* [Required work] Repeat word for word the stretch of the records from the start through the line containing "Result: the point".

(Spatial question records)
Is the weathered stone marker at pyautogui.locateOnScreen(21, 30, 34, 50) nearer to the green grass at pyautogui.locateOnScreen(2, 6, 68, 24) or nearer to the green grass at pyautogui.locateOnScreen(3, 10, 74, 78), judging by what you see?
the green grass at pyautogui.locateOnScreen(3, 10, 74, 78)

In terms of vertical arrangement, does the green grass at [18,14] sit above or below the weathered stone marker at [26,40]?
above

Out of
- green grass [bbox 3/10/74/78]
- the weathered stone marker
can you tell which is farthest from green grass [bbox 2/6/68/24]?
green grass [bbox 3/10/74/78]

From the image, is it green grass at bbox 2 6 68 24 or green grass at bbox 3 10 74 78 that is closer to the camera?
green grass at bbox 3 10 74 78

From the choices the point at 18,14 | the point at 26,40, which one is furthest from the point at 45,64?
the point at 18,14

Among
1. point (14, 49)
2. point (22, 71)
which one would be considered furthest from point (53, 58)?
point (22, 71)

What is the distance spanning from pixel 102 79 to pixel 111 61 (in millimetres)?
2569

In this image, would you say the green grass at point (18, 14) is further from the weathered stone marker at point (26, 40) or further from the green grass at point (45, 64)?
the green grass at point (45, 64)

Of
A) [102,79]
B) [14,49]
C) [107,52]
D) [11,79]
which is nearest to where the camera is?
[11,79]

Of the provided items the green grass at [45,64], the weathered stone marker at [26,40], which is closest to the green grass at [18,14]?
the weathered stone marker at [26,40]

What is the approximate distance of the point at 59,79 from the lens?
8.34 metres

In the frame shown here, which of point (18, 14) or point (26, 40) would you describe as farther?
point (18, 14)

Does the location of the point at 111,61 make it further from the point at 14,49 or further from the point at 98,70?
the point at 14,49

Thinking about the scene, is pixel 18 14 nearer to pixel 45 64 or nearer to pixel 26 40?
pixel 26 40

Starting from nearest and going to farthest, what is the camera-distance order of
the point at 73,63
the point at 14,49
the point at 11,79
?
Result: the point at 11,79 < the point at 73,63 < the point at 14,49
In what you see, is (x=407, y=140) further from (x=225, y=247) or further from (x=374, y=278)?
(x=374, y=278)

* [Output below]
Is the weathered stone marker at pyautogui.locateOnScreen(21, 30, 34, 50) nearer to the green grass at pyautogui.locateOnScreen(2, 6, 68, 24) or nearer to the green grass at pyautogui.locateOnScreen(3, 10, 74, 78), judging by what you see?
the green grass at pyautogui.locateOnScreen(3, 10, 74, 78)

In terms of vertical arrangement, does the green grass at [18,14] sit above or below the weathered stone marker at [26,40]?
above

Out of
- green grass [bbox 3/10/74/78]
- the weathered stone marker
can you tell which is farthest from green grass [bbox 2/6/68/24]?
green grass [bbox 3/10/74/78]

From the image, is it green grass at bbox 2 6 68 24 or green grass at bbox 3 10 74 78 that is closer to the camera?
green grass at bbox 3 10 74 78

From the choices the point at 18,14 | the point at 26,40, which one is furthest from the point at 45,64?
the point at 18,14

Among
1. point (14, 49)
2. point (22, 71)
which one would be considered furthest from point (53, 58)?
point (22, 71)

What is the distance spanning from pixel 102 79 to pixel 111 61 (in millimetres)?
2569

In this image, would you say the green grass at point (18, 14) is further from the weathered stone marker at point (26, 40) or further from the green grass at point (45, 64)?
the green grass at point (45, 64)

Of
A) [102,79]
B) [14,49]
C) [107,52]
D) [11,79]
which is nearest to where the camera is?
[11,79]

Of the provided items the green grass at [45,64], the weathered stone marker at [26,40], which is closest to the green grass at [18,14]?
the weathered stone marker at [26,40]

What is the approximate distance of the point at 59,79 from the lens?
8.34 metres

In the frame shown here, which of point (18, 14) or point (26, 40) would you describe as farther?
point (18, 14)

Does the location of the point at 111,61 make it further from the point at 14,49 or further from the point at 98,70?
the point at 14,49

Thinking about the scene, is pixel 18 14 nearer to pixel 45 64 or nearer to pixel 26 40?
pixel 26 40

Starting from nearest and going to farthest, what is the camera-distance order of
the point at 73,63
the point at 14,49
the point at 11,79
?
Result: the point at 11,79 < the point at 73,63 < the point at 14,49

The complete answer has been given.